* [ARTICLE]:
________________________________________
July 15, 1980 · North Carolina Court of Appeals · No. 798SC1034
47 N.C. App. 643

ARCHIE ROSE v. HERRING TRACTOR & TRUCK CO. AND INTERNATIONAL HARVESTER COMPANY

No. 798SC1034

(Filed 15 July 1980)

Automobiles § 68.1- accident caused by defective brakes - plaintiff negligent as matter of law

In an action to recover damages resulting from an accident involving a truck manufactured by one defendant and sold to plaintiff by the other defendant, the trial court properly directed verdict for defendants where the evidence tended to show that plaintiff was negligent as a matter of law because plaintiffs employee continued to drive the truck on a public highway with knowledge that the brakes were not in proper working order and were unsafe. G.S. 20-124.

Appeal by plaintiff from Barefoot (Napoleon B.), Judge. Judgment entered 8 June 1979 in Superior Court, Wayne County. Heard in the Court of Appeals 22 April 1980.

This is a civil action against defendants, Herring Tractor and Truck Company (herein “Herring Tractor”) and International Harvester Company, wherein, the plaintiff, owner of a trucking company involved in hauling products, seeks to recover damages resulting from an accident that occurred on 1 September 1976 involving one of his trucks which was manufactured by defendant International Harvester Company and sold to plaintiff by Herring Tractor on 24 February 1976. The plaintiffs evidence tends to show that within two weeks of the purchase of the vehicle, plaintiff became aware that there was a loss of air when the brakes were applied and complaints were made to defendant Herring Tractor about the malfunctioning of the brakes as indicated by the brake light and the loss of air. The tractor was involved in a first unrelated accident which caused the tractor to be in the repair shop from 20 May 1976 to 26 July 1976. In August 1976, the truck was taken to Herring Tractor for brake repairs. On Sunday, 29 August 1976, Timmy Phelps, an employee and driver of Rose Poultry Company, took the tractor for a test drive. As stated by Phelps:

“I took it down Highway 117 South and my wife was with me. When I put on the brakes, I would lose air and it *644had a bumping to it. I felt like theré was a hard knot and it kept on and it felt like you were running over rocks or something like that. As to what effect it had on my ability to control the truck, you just could not stop it like it should stop. It was unsafe.
________________________________________
* [TASK 1]: Check the court opinion against these statements: (a) Herring Tractor sold the truck to the plaintiff on 24 February 1976. (b) The accident at issue in the suit occurred on 29 August 1976. (c) The trial court directed a verdict for the defendants. For each, answer yes or no and quote the words from the court opinion that decide it.
* [TASK 2]: Please turn the paragraph of the court opinion beginning "This is a civil action against defendants" into a short list that keeps its main facts.
* [TASK 3]: Reproduce everything in the court opinion from "Automobiles § 68.1- accident" down to "unsafe. G.S. 20-124.".
________________________________________
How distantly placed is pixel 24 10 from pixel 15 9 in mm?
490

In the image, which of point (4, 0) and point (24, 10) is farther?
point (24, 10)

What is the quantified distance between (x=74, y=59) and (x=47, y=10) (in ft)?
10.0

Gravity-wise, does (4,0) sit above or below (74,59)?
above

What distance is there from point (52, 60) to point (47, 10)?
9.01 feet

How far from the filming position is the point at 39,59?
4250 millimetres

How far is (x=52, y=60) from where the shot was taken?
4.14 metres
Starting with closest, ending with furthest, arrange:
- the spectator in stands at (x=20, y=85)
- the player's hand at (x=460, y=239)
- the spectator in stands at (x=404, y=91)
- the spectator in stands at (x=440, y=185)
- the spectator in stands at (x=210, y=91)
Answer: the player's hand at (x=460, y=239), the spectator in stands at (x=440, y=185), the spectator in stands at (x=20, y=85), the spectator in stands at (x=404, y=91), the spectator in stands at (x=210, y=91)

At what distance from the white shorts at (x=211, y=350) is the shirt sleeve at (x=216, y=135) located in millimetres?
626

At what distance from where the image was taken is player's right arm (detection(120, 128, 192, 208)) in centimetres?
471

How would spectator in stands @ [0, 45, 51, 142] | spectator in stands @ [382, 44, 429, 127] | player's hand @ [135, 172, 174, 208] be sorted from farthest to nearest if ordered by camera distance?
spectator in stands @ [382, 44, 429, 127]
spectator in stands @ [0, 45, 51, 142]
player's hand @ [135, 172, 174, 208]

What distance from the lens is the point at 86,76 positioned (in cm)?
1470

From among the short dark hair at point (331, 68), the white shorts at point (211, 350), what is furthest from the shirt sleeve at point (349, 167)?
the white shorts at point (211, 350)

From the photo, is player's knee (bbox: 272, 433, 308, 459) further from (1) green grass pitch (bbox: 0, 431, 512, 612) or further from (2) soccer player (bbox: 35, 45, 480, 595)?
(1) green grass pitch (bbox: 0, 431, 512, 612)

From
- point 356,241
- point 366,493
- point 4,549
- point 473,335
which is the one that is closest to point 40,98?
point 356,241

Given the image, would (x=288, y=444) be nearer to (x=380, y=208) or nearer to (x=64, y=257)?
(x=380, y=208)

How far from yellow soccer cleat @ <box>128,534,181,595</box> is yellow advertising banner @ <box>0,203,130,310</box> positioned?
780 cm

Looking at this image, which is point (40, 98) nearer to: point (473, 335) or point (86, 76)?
________________________________________
* [RESULT 1]:
(a) Yes: "sold to plaintiff by Herring Tractor on 24 February 1976"
(b) No: "an accident that occurred on 1 September 1976"
(c) Yes: "the trial court properly directed verdict for defendants"

* [RESULT 2]:
- The plaintiff owns a trucking company that hauls products. He is suing Herring Tractor and Truck Company and International Harvester Company.
- He seeks damages for an accident on 1 September 1976 involving one of his trucks.
- International Harvester manufactured the truck, and Herring Tractor sold it to him on 24 February 1976.
- Within two weeks of the purchase, he noticed a loss of air when the brakes were applied. Complaints were made to Herring Tractor about the malfunctioning brakes, as indicated by the brake light and the air loss.
- A first, unrelated accident kept the tractor in the repair shop from 20 May 1976 to 26 July 1976.
- In August 1976 the truck was taken to Herring Tractor for brake repairs.
- On Sunday, 29 August 1976, Timmy Phelps, an employee and driver of Rose Poultry Company, took the tractor for a test drive.

* [RESULT 3]:
Automobiles § 68.1- accident caused by defective brakes - plaintiff negligent as matter of law

In an action to recover damages resulting from an accident involving a truck manufactured by one defendant and sold to plaintiff by the other defendant, the trial court properly directed verdict for defendants where the evidence tended to show that plaintiff was negligent as a matter of law because plaintiffs employee continued to drive the truck on a public highway with knowledge that the brakes were not in proper working order and were unsafe. G.S. 20-124.